Segment Start: Data

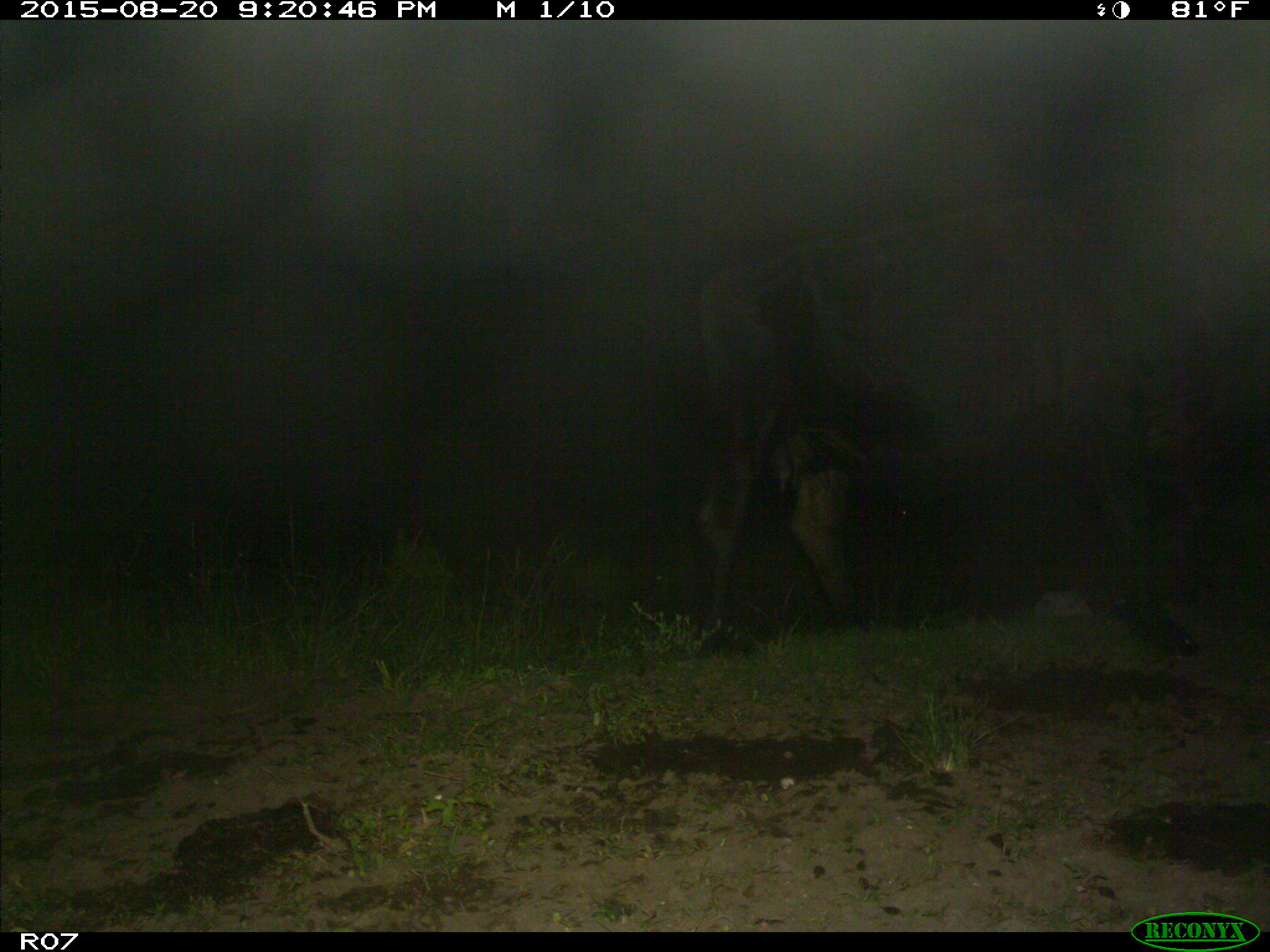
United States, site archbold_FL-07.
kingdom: Animalia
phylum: Chordata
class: Mammalia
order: Artiodactyla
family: Bovidae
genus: Bos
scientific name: Bos taurus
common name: domestic cow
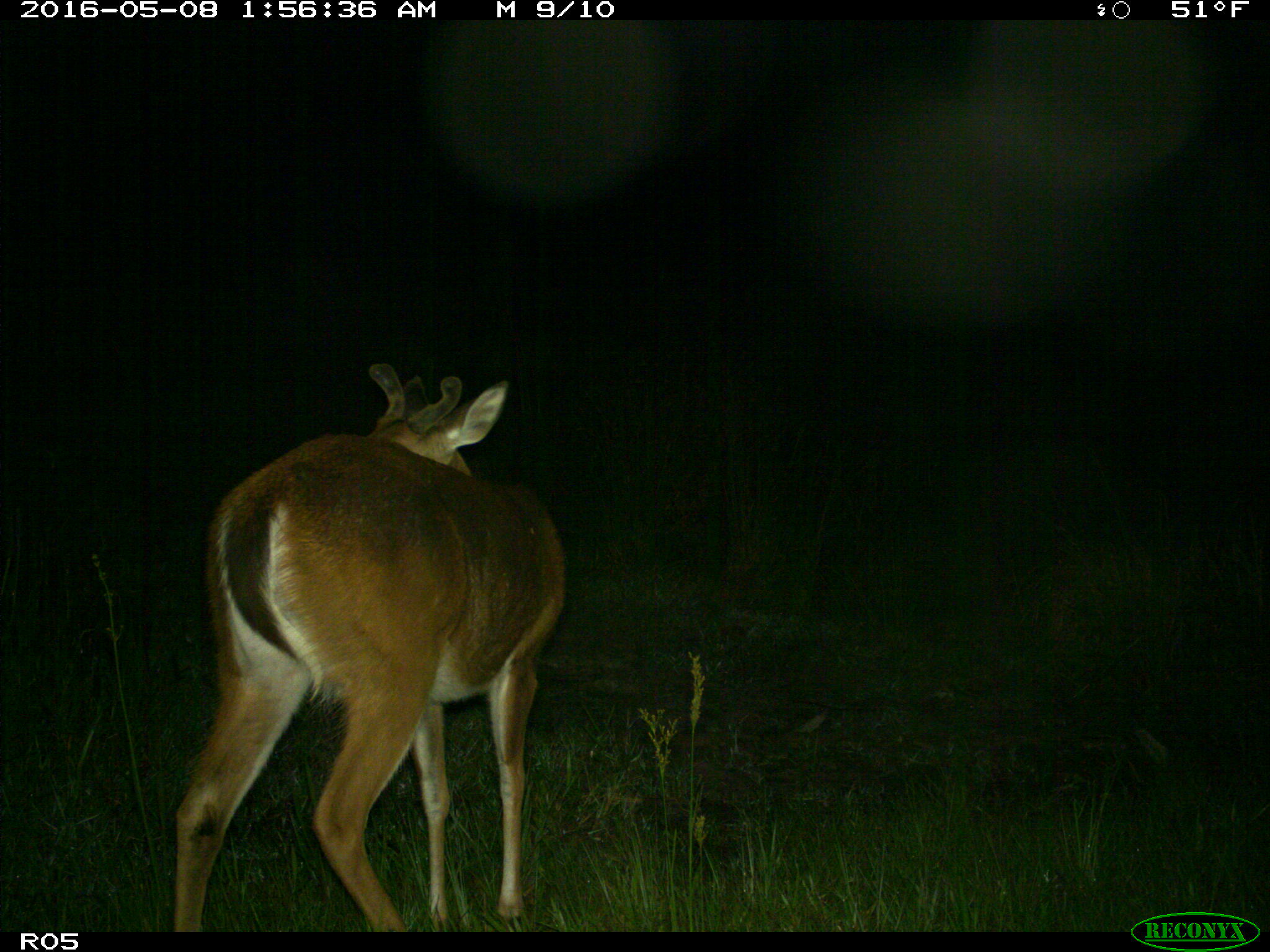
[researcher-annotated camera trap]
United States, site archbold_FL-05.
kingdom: Animalia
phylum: Chordata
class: Mammalia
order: Artiodactyla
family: Cervidae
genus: Odocoileus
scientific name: Odocoileus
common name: deer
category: unidentified deer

Segment End: Data

What needs to be done: Exactly as written, please copy out the whole set of records, skipping images.

Result:
United States, site archbold_FL-07.
kingdom: Animalia
phylum: Chordata
class: Mammalia
order: Artiodactyla
family: Bovidae
genus: Bos
scientific name: Bos taurus
common name: domestic cow
[researcher-annotated camera trap]
United States, site archbold_FL-05.
kingdom: Animalia
phylum: Chordata
class: Mammalia
order: Artiodactyla
family: Cervidae
genus: Odocoileus
scientific name: Odocoileus
common name: deer
category: unidentified deer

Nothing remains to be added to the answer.